Reputation: 135
I have the following code that walks through each of project dirs, calls an external executable and writes results to out* files.
from dask_jobqueue import PBSCluster
cluster = PBSCluster()
cluster.scale(jobs=3)
from dask.distributed import Client
client = Client(cluster)
...
r_path='/path/to/project/folder'
def func():
f = open('out', 'w') # In project, customized out_file naming based on different dir's
(subprocess.call(["/path/to/executable/file"], stdout=f))
for root, dirs, files in os.walk("."):
for name in dirs:
os.chdir(r_path+'/'+str(name))
func()
This code executes in a sequential manner but instead I would like to run it in parallel i.e. each subprocess call on one dask worker.
Note: I have same subprocess.call (same executable) for all the different dir's
I have tried this
def func():
f = open('out', 'w') # In project, customized out_file naming based on different dir's
func.file = (subprocess.call(["/path/to/executable/file"], stdout=f))
arg = [func.file]
workers = client.scheduler_info()['workers']

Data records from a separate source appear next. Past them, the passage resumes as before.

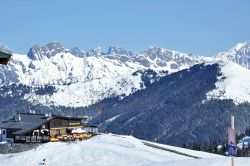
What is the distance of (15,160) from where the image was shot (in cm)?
7169

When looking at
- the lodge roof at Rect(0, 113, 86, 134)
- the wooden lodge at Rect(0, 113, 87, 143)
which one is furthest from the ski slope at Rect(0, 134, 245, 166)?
the lodge roof at Rect(0, 113, 86, 134)

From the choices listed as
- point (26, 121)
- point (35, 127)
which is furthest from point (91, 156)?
point (26, 121)

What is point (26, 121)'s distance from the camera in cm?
12381

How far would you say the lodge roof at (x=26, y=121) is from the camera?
114m

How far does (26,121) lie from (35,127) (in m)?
12.4

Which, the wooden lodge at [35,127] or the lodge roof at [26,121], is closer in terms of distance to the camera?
Result: the wooden lodge at [35,127]

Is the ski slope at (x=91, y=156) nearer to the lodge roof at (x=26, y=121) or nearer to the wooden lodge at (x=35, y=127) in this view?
the wooden lodge at (x=35, y=127)

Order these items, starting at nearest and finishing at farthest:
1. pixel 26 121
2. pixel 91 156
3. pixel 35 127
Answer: pixel 91 156 < pixel 35 127 < pixel 26 121

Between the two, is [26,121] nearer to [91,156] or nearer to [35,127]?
[35,127]

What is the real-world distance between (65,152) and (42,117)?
51.7m

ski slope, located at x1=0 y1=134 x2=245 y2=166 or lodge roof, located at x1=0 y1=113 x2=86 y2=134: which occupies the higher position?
lodge roof, located at x1=0 y1=113 x2=86 y2=134

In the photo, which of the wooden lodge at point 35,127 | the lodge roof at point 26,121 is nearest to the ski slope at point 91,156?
the wooden lodge at point 35,127

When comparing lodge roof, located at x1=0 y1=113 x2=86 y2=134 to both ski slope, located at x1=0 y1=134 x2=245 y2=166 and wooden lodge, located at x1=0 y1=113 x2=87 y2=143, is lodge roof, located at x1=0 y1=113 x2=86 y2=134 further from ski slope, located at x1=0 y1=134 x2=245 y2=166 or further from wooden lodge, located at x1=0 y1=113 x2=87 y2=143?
ski slope, located at x1=0 y1=134 x2=245 y2=166

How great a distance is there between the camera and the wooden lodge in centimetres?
10981
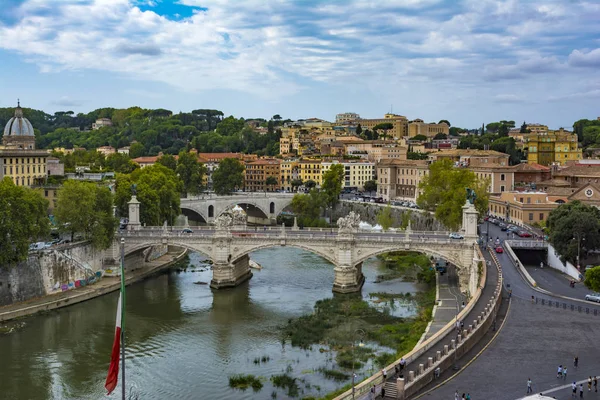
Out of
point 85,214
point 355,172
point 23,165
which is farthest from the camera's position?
point 355,172

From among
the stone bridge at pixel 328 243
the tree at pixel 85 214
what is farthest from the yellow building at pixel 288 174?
the tree at pixel 85 214

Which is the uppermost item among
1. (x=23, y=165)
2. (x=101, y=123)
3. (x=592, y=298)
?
(x=101, y=123)

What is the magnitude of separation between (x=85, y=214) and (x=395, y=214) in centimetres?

tasks = [client.submit(func, arg, workers=worker) for arg, worker in zip(args, workers)]
and also this ( probably not using dask to distribute/parallelize )
def func():
f = open('out', 'w')
with io.open(f, mode='wb') as out:
p = subprocess.Popen(["/path/to/executable/file"], stdout=out, stderr=out)
child_processes.append(p)
for cp in child_processes:
cp.wait()
but couldn't parallelise/distribute the subprocess calls.

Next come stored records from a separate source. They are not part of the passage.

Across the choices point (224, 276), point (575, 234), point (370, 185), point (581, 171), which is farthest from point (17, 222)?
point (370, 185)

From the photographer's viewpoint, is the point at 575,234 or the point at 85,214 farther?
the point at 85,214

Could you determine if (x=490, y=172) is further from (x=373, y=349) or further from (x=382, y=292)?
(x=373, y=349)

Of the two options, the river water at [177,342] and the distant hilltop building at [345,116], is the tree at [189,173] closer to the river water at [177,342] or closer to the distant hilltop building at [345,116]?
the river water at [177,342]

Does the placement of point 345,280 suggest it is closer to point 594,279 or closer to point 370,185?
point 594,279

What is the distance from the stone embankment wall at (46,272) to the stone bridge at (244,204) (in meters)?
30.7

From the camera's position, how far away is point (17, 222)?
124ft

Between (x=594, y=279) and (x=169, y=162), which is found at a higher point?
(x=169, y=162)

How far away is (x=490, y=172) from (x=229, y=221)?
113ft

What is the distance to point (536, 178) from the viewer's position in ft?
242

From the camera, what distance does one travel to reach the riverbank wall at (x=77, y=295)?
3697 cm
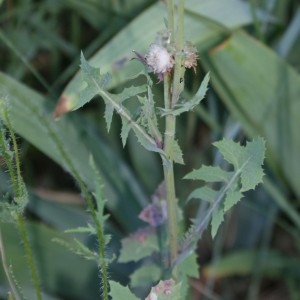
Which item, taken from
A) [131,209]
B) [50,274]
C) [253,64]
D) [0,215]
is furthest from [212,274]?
[0,215]

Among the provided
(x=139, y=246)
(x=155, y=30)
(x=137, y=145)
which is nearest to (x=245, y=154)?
(x=139, y=246)

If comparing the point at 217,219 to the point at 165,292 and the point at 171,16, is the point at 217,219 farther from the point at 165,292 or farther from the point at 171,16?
the point at 171,16

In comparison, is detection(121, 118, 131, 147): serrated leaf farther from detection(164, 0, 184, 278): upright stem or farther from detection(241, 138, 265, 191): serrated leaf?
detection(241, 138, 265, 191): serrated leaf

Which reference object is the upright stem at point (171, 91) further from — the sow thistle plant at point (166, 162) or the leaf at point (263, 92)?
the leaf at point (263, 92)

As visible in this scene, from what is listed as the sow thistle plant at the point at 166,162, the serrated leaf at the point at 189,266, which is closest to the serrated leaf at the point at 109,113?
the sow thistle plant at the point at 166,162

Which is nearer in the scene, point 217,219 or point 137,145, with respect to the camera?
point 217,219
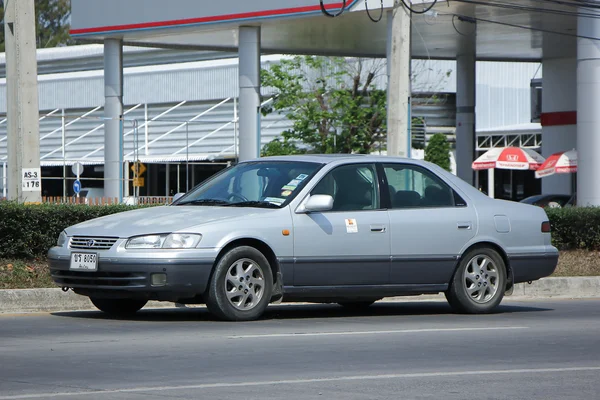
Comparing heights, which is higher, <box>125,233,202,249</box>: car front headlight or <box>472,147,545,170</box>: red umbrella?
<box>472,147,545,170</box>: red umbrella

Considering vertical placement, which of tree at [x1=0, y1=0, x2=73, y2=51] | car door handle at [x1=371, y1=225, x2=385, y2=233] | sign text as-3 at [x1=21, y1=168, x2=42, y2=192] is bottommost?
car door handle at [x1=371, y1=225, x2=385, y2=233]

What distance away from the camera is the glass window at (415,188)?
11.4 metres

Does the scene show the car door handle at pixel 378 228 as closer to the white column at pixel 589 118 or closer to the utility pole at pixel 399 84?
the utility pole at pixel 399 84

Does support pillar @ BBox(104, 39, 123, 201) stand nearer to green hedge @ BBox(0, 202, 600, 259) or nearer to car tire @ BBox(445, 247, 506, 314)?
green hedge @ BBox(0, 202, 600, 259)

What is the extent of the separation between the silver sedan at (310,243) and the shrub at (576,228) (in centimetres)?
535

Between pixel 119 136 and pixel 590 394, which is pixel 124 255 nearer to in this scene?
pixel 590 394

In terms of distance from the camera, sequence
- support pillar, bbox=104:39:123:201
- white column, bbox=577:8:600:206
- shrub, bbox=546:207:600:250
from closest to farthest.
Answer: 1. shrub, bbox=546:207:600:250
2. white column, bbox=577:8:600:206
3. support pillar, bbox=104:39:123:201

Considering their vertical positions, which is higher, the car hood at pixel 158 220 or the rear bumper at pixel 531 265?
the car hood at pixel 158 220

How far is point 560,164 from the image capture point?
1340 inches

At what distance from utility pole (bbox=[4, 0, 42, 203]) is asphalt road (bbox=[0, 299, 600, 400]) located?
440 centimetres

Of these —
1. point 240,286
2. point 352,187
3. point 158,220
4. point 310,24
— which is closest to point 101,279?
point 158,220

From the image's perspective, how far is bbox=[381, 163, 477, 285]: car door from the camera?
11.1 m

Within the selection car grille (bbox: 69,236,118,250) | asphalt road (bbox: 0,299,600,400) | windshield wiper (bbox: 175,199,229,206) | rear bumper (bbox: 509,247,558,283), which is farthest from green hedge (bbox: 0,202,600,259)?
rear bumper (bbox: 509,247,558,283)

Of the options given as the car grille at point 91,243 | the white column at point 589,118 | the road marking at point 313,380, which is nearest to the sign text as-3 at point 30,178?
the car grille at point 91,243
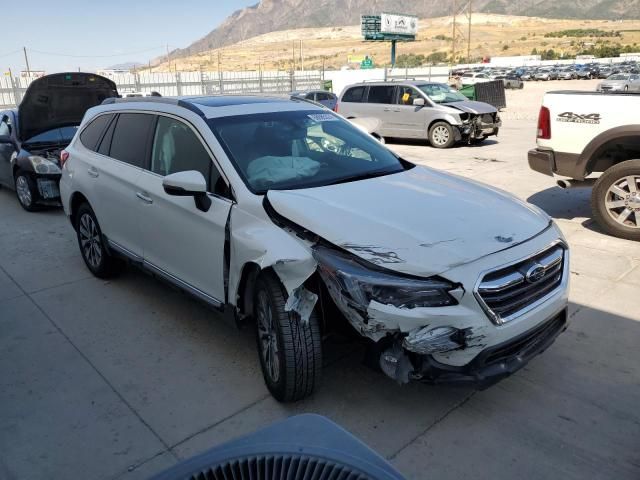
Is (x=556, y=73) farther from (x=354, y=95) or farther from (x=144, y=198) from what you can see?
(x=144, y=198)

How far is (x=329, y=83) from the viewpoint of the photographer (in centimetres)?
3512

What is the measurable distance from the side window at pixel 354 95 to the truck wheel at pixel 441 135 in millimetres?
2522

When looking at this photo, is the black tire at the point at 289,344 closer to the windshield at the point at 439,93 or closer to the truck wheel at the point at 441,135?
the truck wheel at the point at 441,135

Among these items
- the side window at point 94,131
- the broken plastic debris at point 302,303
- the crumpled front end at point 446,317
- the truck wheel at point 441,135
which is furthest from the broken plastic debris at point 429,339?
the truck wheel at point 441,135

Could someone please help me in parallelising this subprocess calls for 1 worker each so that things can be executed faster.
Thanks in advance !
Upvotes: 2
Views: 1473
Reputation: 28673
Often, the first non-dask attempt shows the easiest pattern to parallelise. However, I would caution against using global state with os.chdir
- instead, refer to the output file by full path, and pass the working directory to the subprocess
r_path='/path/to/project/folder'
def func(path):
f = open(os.path.join(path, 'out'), 'w')
subprocess.call(["/path/to/executable/file"], stdout=f, cwd=path)
out = []
for root, dirs, files in os.walk("."):
for name in dirs:
path = r_path+'/'+str(name)
out.append(dask.delayed(func)(path))
dask.compute(*out)
Upvotes: 4